Arabidopsis Pol V, AGO45, DMS34 and the putative chromatin remodeller, DRD16 function in the silencing of siRNA-homologous loci at one or more steps downstream of siRNA biogenesis3,7–10. Recently, we showed that DRD1 facilitates Pol V transcription of noncoding RNAs at target loci, revealing a functional relationship between these two activities3. However, the functional relationships, if any between AGO4, DMS3 and Pol V transcription are unclear.

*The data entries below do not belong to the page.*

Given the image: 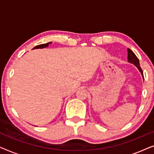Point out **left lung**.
<instances>
[{
	"label": "left lung",
	"instance_id": "8db88e82",
	"mask_svg": "<svg viewBox=\"0 0 154 154\" xmlns=\"http://www.w3.org/2000/svg\"><path fill=\"white\" fill-rule=\"evenodd\" d=\"M128 62L130 63V64H134V66L138 69V70L140 71L142 77L144 78V75H143V71L140 66V61H139L138 58L137 57V56L134 54V52H132L131 50L129 49V48H128Z\"/></svg>",
	"mask_w": 154,
	"mask_h": 154
}]
</instances>
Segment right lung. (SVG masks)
<instances>
[{
  "label": "right lung",
  "instance_id": "1",
  "mask_svg": "<svg viewBox=\"0 0 154 154\" xmlns=\"http://www.w3.org/2000/svg\"><path fill=\"white\" fill-rule=\"evenodd\" d=\"M51 43H52V42H49V43H45V44H41V45H36L35 47L33 48V49H42V48H47V47H48V45H49L50 44H51Z\"/></svg>",
  "mask_w": 154,
  "mask_h": 154
}]
</instances>
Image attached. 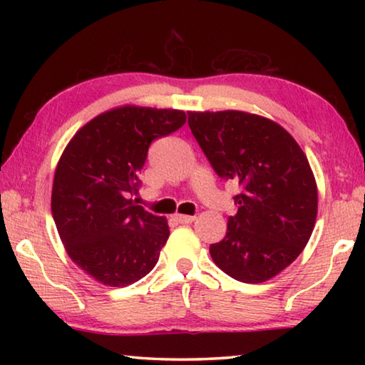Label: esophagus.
<instances>
[{
	"instance_id": "1",
	"label": "esophagus",
	"mask_w": 365,
	"mask_h": 365,
	"mask_svg": "<svg viewBox=\"0 0 365 365\" xmlns=\"http://www.w3.org/2000/svg\"><path fill=\"white\" fill-rule=\"evenodd\" d=\"M175 220L178 224H191V222L195 220V215H182V214H177L175 215Z\"/></svg>"
}]
</instances>
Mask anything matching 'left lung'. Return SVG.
<instances>
[{"label":"left lung","mask_w":365,"mask_h":365,"mask_svg":"<svg viewBox=\"0 0 365 365\" xmlns=\"http://www.w3.org/2000/svg\"><path fill=\"white\" fill-rule=\"evenodd\" d=\"M190 130L215 174L238 182V211L212 261L232 279L262 283L301 255L317 217V185L306 154L265 117L220 110L188 113Z\"/></svg>","instance_id":"obj_1"}]
</instances>
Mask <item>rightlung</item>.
Returning <instances> with one entry per match:
<instances>
[{
	"instance_id": "add662e5",
	"label": "right lung",
	"mask_w": 365,
	"mask_h": 365,
	"mask_svg": "<svg viewBox=\"0 0 365 365\" xmlns=\"http://www.w3.org/2000/svg\"><path fill=\"white\" fill-rule=\"evenodd\" d=\"M185 120L177 109L117 108L80 128L59 159L54 224L72 261L103 285H132L158 262L169 238L168 222L132 196L150 145Z\"/></svg>"
}]
</instances>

Mutations disrupting NRPE1 (the Pol V largest subunit), AGO4 or DMS3 cause similar losses of RNA-directed DNA methylation at AtSN1 retrotransposons, INTERGENIC REGION 5 (IGN5) and a retroelement solo LTR locus (Figs. 1A and 1B). Likewise, histone H3 lysine 27 monomethylation (H3K27me1), a characteristic of silenced heterochromatin, is reduced at these loci in nrpe1, ago4 and dms3 mutants compared to wild-type plants (ecotype Col-0) (Fig 1C). These results indicate that Pol V, AGO4 and DMS3 collaborate in the establishment of repressive chromatin modifications. At the solo LTR locus transcribed by RNA polymerase II (Pol II), chromatin immunoprecipitation (ChIP) shows that levels of diacetylated histone H3 (H3Ac2; acetylated on lysines 9 and 14), a mark of active chromatin, increases in the mutants (Fig 1D), coincident with increased Pol II occupancy of the locus (Fig. 1E). At IGN5 and AtSN1, which lack associated Pol II (Fig. 1E), no increase in histone H3 acetylation is observed in the mutants (Fig. 1D). AtSN1 elements are thought to be transcribed by Pol III, therefore differences in H3 acetylation at the solo LTR and AtSN1 loci may reflect the different polymerases involved.

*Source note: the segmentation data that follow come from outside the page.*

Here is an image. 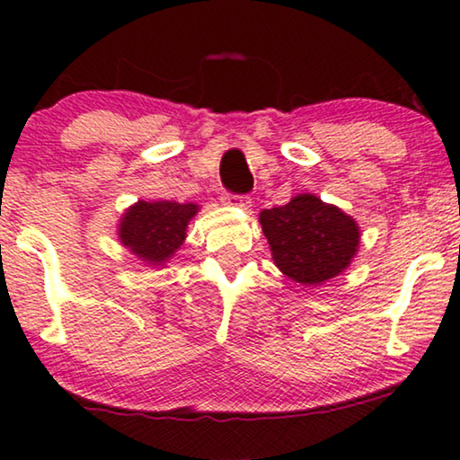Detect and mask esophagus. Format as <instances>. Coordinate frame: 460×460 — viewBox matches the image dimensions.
Listing matches in <instances>:
<instances>
[{
    "label": "esophagus",
    "mask_w": 460,
    "mask_h": 460,
    "mask_svg": "<svg viewBox=\"0 0 460 460\" xmlns=\"http://www.w3.org/2000/svg\"><path fill=\"white\" fill-rule=\"evenodd\" d=\"M222 200L226 205H234V207H251V197L249 194H236V192H224Z\"/></svg>",
    "instance_id": "34e87169"
}]
</instances>
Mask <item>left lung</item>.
<instances>
[{"instance_id":"8db88e82","label":"left lung","mask_w":460,"mask_h":460,"mask_svg":"<svg viewBox=\"0 0 460 460\" xmlns=\"http://www.w3.org/2000/svg\"><path fill=\"white\" fill-rule=\"evenodd\" d=\"M260 222L274 263L301 285H320L343 272L360 241L354 219L312 194L263 209Z\"/></svg>"}]
</instances>
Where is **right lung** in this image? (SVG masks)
Wrapping results in <instances>:
<instances>
[{"instance_id": "right-lung-1", "label": "right lung", "mask_w": 460, "mask_h": 460, "mask_svg": "<svg viewBox=\"0 0 460 460\" xmlns=\"http://www.w3.org/2000/svg\"><path fill=\"white\" fill-rule=\"evenodd\" d=\"M197 211L199 207L194 203L140 200L123 216L119 238L140 260L161 266L184 243L186 226Z\"/></svg>"}]
</instances>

AGO4 and Pol V colocalize in a nucleolus-associated Cajal body7,8 that is distant from the target loci subjected to siRNA-mediated silencing. These observations have suggested that AGO4-siRNA complexes might guide Pol V to the target loci7,8. To test this hypothesis, we asked whether production of Pol V transcripts is AGO4-dependent. At intergenic regions IGN5 and IGN63, Pol V transcripts are lost or substantially reduced in the Pol V mutant (nrpe1) but not in the ago4 mutant (Fig. 2A); in fact, IGN5 transcript levels increase by ~50% in ago4 (Fig. 2B). This increase in transcript levels is Pol V-dependent, as shown by analysis of the nrpe1 ago4 double mutant (Fig. 2A). In the rdr2 (rna-dependent rna polymerase2) mutant, which abolishes 24 nt siRNA biogenesis11,12, or in an rdr2 ago 4 double mutant, Pol V transcript levels are unaffected compared to wild-type (Col-0) plants. We conclude that AGO4-siRNA complexes are dispensable for Pol V transcription at target loci, arguing against the hypothesis that AGO4-siRNA complexes guide Pol V to target loci. The functional significance of AGO4 and Pol V colocalization in Cajal bodies is unclear but could reflect independent protein processing/assembly or storage functions that are unrelated to RISC (RNA-induced silencing complex) assembly.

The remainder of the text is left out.